Polashek's offers more than 100 different products including 36 different flavors of award-winning brats.
Paul, Judy, Adam and another son, Cory, are joined by six other employees in staffing the custom and retail enterprise. Their retail area is a quite small, 25 ft. by 25 ft., but the real growth has been in five expansions that made way for needed storage, cooling and freezer space that allowed for separation of ready-to-eat products from raw meats. The retail store, replete with its walls adorned with prize deer racks and competition award plaques, underwent expansion and a change in product display.
“We had to go with fresh and frozen display cases with glass doors so that customers could actually see the products and the variety,” Adam notes. “Now that may not seem like some quantum leap in marketing, but it was what our customers were looking for from us.”
Expansion was sorely needed at Polashek’s Locker. With the closure of other custom processors in the region, business has boomed and the company still has a few lockers they rent out to customers to store their frozen meats. They slaughter an average of 10 beef and 15 hogs a week and are booked up to the end of this year.
While the advertising in local papers, the website, social media and signs might advise customers to “Czech Us Out,” growth in their other products has been phenomenal.

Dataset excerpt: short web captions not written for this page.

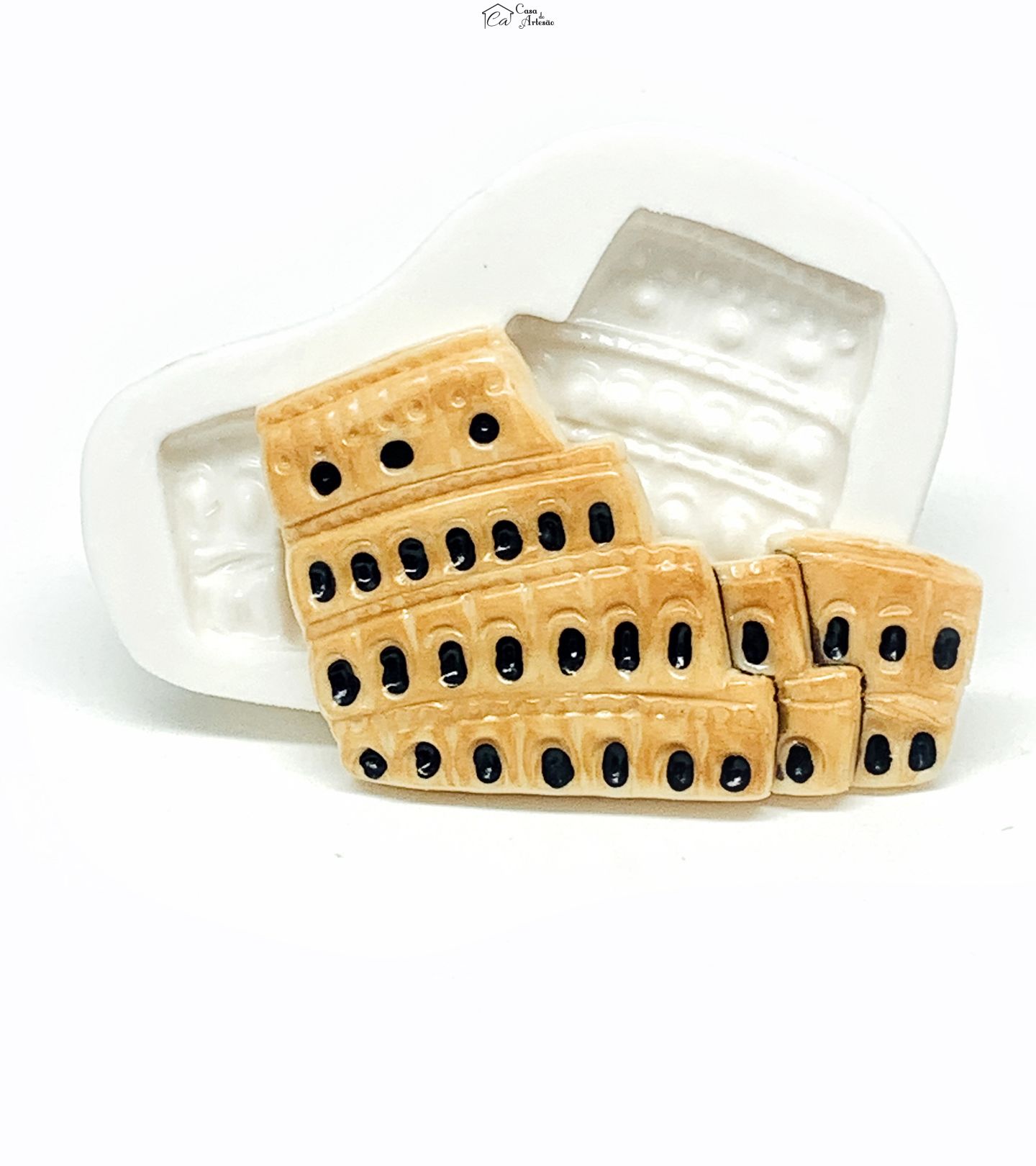 Molde de silicone - Coliseo - Grande - P1134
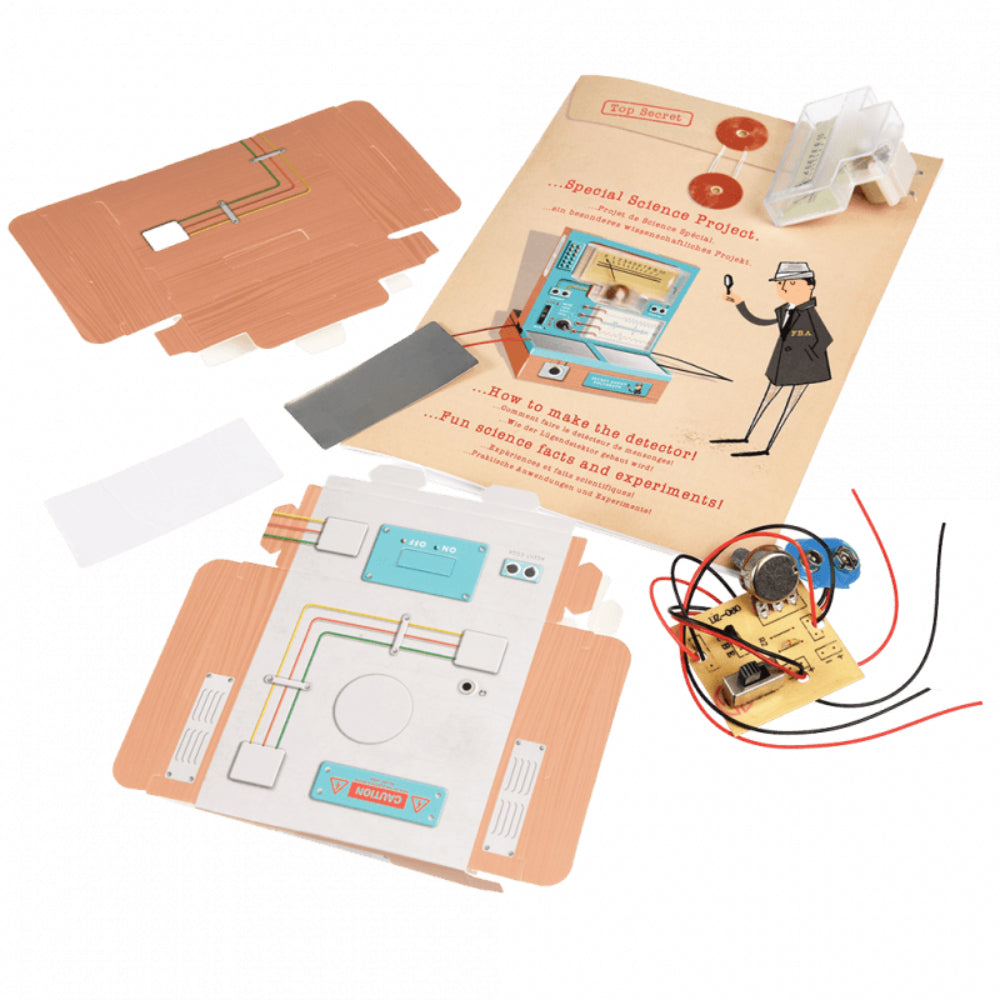 Rexlie Rex Secret Agent Lie Detector Kit – Petit Bazaar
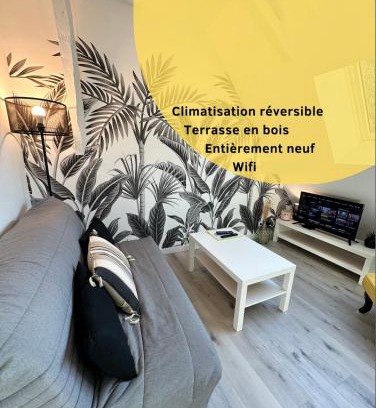 Nay Apartment | L'ENSOLEILLÉ - Classé 2 étoiles - Nay centre - Appartement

“We make over 100 different products,” Adam advises. “We have 36 different flavors of brats, both in casings and in patty form, and we make five varieties of bacon. We have even introduced a restructured bacon. This is a large diameter casing of pork belly ends and trim that is cured with bacon spices and can be sliced to fit a hamburger roll or eaten like other bacon on the plate.”
Much of the testament to the Polashek family success is staying with their successful products, but offering them in a more convenient form. For example, they offer ring bologna not just in large rings, but in cut pieces they market as “bologna shorts.”

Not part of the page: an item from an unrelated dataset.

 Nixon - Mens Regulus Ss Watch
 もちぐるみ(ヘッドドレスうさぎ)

Some items like their prime rib, they offer in a sliced and cooked package that enables customers to microwave and serve it in three minutes. When it comes to dealing with fluctuating meat prices, the business management at Polashek’s thinks on its feet by offering a flavorful pork jerky.
“It is a business that stands on many legs,” Adam points out. “We did a great business in venison processing but hit a wall when Chronic Wasting Disease wiped out much of the deer herd and hunting activity. We had to rely on other aspects of our meat processing business and went to only accepting trimmed or quartered deer for custom work. We grind as much as 1,000 lbs. of venison a day during hunting season and about 100,000 lbs. in some years. We just have to constantly look at what’s working well and what needs to be changed. But we keep our customer needs right out front of our planning.”
Polashek's Locker Service has been in business for 33 years.
One item this country business doesn’t sell is pride...they, in fact, live it. Shirts, sweats and tees, baseball caps and stocking hats with the enticing logo, “Got Jaternice?...We Do,” abound in the community. Polashek’s two delivery trucks, which Adam refers to as free traveling billboards, are painted to highlight the meat business that is somehow very special and a bit different.
The company strongly promotes its specialty items during local sporting events, at fairs, and in-store demos and sampling programs. This may be part of the reason why this local locker plant delivers its products to 40 commercial accounts as far away as Cedar Rapids, a two-hour drive each way.
When queried about what Polashek’s management has up its sleeve for the future, Adam gets excited about what’s working well for the present.
“It’s flavors; people want something different. Sometimes the spice companies give us ideas and the customers offer their suggestions as well.”